There doesn’t seem to be a lot of formal writing in the course. Does formal writing get in the way? Or could you achieve your ends that way?
Megan and Lanny,
I think I’ve confused you both a bit. These examples and thought and plans do not cover a single course, but ways to think about a range of courses. For UMW’s Faculty Academy (the other comments are from some participants letting me know what they were hoping I would cover in the workshop) I’ve culled examples from several of my classes. I will not use ALL of these techniques in my new first-year seminar in the fall, but I like to have many options and try to pick something suited to the group as I get to know them.
Lanny,
I definitely have my students do formal writing, but of course our notion of exactly what that means is (or should be) changing. It’s important, I think, for students to be conversant in all kinds of discourse, and writing the traditional academic paper is one of them. It doesn’t mean, however, that such a paper should be soul-less. These kinds of exercises and this kind of ongoing deep blogging (you’ll have to check out my recent UMW talk once I get it posted or the video goes on their site for more on that) help students write better formal papers, do better research and engage their readers. It helps students infuse their writing with vigor, elegance and depth–as much as they are able to, that is.
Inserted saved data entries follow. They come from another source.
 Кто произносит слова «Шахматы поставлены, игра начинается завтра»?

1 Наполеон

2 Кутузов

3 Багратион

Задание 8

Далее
In my first-year seminar I have to build in formal writing. I’ll be blogging that course quite openly as I go this coming fall–keeping my pedagogy, warts and all, visible.
😉 Barbara
Thanks for adding to my suitcase of innovative and creative course openers and closers. What you said about trust and making transparent our objectives are absolutely right on.
One of my *many* take-aways from your workshop at UMW’s Faculty Academy–I need to attend a digital storytelling workshop as soon as possible!!
I’ll be interested in hearing more as you discuss that intertwining of the formal and the informal writing – it’s an area where I sometimes wonder if I’ve gone astray in a negative way, though I am convinced the narrative structure of a story has more relevance for the structure of formal writing than what the formal structure has become (and I’d bet that the formal structure was originally a mimic of the narrative flow). Thanks for exploring it in places where people are listening.